START MATERIAL PROVIDED
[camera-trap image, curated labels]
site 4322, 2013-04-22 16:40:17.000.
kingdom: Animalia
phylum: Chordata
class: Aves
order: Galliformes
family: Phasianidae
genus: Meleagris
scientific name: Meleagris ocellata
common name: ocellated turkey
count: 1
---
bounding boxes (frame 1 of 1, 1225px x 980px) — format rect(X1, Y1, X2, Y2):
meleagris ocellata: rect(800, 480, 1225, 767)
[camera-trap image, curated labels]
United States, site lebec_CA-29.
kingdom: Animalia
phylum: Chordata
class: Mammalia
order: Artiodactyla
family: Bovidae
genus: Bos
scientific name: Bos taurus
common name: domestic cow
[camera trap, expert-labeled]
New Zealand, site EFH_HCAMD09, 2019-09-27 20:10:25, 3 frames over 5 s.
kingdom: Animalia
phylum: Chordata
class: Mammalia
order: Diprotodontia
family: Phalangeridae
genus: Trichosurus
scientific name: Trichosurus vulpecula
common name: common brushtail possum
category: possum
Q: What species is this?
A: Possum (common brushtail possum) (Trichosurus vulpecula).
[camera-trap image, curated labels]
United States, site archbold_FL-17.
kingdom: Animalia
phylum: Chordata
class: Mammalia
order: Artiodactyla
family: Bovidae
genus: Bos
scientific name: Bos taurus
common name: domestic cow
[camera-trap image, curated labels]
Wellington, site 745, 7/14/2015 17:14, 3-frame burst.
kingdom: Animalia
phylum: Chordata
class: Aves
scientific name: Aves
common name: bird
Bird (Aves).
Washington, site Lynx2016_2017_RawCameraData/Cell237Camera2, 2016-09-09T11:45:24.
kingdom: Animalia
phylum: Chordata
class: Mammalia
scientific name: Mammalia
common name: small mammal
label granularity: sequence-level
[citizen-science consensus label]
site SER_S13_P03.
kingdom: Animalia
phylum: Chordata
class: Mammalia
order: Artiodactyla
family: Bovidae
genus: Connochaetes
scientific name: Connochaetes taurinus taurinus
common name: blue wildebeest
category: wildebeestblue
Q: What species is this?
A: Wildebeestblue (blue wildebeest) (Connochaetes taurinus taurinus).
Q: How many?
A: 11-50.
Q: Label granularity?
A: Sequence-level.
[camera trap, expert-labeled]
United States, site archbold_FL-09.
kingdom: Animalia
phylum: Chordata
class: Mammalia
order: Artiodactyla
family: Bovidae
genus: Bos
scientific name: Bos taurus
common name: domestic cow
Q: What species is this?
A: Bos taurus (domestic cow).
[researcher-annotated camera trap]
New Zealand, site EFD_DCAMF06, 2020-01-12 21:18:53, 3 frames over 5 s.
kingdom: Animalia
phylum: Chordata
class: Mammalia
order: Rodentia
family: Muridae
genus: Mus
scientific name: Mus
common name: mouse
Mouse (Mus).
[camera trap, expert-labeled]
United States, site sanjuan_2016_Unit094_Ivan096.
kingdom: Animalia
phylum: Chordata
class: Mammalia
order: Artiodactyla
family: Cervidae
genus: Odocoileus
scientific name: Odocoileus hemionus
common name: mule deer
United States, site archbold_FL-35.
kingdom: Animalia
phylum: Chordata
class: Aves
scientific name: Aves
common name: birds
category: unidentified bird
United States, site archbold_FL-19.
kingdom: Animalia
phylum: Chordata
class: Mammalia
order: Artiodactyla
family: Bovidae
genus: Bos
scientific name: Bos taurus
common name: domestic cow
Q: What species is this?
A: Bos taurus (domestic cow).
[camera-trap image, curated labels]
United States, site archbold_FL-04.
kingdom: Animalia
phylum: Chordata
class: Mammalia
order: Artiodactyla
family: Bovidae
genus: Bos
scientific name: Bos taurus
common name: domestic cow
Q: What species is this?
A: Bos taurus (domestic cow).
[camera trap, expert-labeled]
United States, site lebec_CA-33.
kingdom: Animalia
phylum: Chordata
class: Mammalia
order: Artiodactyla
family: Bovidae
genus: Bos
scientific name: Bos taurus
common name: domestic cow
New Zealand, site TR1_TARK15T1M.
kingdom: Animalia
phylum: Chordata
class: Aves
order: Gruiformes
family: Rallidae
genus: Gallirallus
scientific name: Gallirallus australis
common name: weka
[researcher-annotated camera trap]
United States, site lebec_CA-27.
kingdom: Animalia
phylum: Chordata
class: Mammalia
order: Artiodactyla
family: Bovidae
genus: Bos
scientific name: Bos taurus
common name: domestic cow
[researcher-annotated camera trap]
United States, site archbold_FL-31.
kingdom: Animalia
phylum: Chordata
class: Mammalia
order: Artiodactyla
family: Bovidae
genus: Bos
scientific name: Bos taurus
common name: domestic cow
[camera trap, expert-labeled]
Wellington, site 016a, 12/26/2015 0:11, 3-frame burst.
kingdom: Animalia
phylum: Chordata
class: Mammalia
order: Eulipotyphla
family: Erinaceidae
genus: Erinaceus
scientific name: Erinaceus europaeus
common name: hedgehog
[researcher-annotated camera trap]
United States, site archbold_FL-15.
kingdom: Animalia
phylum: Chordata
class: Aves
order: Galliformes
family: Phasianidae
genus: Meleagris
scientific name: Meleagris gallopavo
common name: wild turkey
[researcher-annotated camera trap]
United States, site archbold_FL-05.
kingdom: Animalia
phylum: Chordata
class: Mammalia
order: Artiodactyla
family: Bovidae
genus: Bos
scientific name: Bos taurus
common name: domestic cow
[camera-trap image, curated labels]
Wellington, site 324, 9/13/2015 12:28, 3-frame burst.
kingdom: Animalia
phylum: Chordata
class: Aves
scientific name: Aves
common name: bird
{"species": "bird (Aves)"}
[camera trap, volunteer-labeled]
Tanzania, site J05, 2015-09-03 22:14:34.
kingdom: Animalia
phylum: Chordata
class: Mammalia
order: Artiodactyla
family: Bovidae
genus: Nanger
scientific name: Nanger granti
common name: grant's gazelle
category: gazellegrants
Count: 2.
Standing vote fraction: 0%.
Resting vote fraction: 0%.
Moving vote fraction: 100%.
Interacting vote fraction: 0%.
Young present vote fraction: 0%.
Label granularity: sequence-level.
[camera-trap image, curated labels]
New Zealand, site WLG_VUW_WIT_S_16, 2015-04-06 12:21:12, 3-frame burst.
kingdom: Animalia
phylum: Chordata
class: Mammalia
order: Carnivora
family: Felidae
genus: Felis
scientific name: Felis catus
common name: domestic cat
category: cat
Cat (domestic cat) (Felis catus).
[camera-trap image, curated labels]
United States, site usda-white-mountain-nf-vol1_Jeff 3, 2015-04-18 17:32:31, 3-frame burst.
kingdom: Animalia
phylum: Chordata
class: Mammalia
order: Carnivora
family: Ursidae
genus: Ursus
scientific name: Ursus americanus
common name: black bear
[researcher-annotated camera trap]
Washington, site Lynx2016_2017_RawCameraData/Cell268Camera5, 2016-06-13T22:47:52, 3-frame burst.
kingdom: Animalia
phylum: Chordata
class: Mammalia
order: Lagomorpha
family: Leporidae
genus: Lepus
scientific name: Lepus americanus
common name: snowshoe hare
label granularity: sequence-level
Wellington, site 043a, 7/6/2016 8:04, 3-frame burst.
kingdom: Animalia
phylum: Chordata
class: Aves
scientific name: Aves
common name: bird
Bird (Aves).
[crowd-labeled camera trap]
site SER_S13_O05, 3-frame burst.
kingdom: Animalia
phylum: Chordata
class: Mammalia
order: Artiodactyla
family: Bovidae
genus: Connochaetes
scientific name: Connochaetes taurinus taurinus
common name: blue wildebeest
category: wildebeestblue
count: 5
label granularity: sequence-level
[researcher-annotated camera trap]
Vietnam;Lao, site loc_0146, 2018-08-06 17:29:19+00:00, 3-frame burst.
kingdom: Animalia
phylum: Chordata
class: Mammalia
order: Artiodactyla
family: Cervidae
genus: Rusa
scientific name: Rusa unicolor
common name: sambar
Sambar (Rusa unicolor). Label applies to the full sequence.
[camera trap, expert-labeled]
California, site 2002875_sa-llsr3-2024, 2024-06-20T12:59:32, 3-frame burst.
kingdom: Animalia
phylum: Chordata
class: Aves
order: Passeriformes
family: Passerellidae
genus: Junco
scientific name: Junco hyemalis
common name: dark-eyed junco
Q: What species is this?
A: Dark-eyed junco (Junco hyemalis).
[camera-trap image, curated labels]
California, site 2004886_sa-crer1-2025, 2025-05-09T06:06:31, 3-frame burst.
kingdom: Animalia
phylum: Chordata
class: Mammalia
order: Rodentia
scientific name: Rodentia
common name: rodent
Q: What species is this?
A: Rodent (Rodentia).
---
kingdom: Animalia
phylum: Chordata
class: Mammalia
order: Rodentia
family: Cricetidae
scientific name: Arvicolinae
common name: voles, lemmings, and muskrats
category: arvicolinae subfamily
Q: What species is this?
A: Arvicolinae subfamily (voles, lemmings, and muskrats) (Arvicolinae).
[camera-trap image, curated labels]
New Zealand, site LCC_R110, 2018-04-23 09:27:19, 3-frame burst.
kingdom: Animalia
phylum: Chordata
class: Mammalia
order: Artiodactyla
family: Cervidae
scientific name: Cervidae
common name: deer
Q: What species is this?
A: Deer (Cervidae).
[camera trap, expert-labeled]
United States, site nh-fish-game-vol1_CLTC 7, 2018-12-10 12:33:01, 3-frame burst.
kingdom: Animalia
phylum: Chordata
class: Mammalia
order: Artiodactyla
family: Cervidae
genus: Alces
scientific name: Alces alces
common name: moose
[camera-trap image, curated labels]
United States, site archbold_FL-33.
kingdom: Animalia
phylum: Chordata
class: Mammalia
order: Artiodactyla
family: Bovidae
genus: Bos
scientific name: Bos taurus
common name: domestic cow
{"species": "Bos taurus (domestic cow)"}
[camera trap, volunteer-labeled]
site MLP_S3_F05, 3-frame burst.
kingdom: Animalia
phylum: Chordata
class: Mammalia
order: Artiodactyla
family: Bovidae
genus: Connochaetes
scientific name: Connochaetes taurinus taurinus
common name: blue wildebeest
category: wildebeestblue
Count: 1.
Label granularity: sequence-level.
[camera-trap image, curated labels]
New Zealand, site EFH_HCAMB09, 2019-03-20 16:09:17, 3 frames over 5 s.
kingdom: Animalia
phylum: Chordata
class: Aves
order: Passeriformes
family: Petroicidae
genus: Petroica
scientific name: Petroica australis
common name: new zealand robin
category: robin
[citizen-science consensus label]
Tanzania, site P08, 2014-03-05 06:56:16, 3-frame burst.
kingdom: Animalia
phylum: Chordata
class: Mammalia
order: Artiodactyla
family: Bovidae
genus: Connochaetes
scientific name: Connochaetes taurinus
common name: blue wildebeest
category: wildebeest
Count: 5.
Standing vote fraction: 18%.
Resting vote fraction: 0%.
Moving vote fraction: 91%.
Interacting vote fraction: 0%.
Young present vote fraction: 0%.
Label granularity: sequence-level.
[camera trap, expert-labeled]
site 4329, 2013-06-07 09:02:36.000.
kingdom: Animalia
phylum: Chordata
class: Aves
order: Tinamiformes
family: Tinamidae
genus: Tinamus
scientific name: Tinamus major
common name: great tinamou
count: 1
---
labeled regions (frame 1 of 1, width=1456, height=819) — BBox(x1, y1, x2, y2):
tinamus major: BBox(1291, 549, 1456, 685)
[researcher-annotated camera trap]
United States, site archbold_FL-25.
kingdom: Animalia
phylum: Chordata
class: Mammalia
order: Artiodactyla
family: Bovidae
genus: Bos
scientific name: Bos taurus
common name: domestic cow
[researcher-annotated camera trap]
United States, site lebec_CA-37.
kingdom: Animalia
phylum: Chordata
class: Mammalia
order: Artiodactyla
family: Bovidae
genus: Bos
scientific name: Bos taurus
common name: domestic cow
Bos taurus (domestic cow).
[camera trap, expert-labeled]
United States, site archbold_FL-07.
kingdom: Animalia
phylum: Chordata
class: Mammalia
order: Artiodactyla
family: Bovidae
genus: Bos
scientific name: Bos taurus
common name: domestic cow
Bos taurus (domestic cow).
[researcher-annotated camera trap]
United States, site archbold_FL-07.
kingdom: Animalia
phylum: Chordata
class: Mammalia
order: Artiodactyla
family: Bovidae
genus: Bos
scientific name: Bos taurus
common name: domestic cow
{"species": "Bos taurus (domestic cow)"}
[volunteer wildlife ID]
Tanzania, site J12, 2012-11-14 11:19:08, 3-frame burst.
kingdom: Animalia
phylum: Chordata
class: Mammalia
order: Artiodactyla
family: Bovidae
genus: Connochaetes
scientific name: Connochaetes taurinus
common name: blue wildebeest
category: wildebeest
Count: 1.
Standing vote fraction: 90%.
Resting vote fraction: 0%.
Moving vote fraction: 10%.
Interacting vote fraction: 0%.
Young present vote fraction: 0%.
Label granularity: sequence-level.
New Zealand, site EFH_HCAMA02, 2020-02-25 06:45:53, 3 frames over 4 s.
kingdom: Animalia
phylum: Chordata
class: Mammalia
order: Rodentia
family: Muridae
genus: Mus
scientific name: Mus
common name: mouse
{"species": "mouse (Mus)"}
END MATERIAL PROVIDED
WHAT YOU ARE ASKED TO DO: Gather and copy every line of the data in which the string "Wellington" is found.

ANSWER:
Wellington, site 745, 7/14/2015 17:14, 3-frame burst.
Wellington, site 016a, 12/26/2015 0:11, 3-frame burst.
Wellington, site 324, 9/13/2015 12:28, 3-frame burst.
Wellington, site 043a, 7/6/2016 8:04, 3-frame burst.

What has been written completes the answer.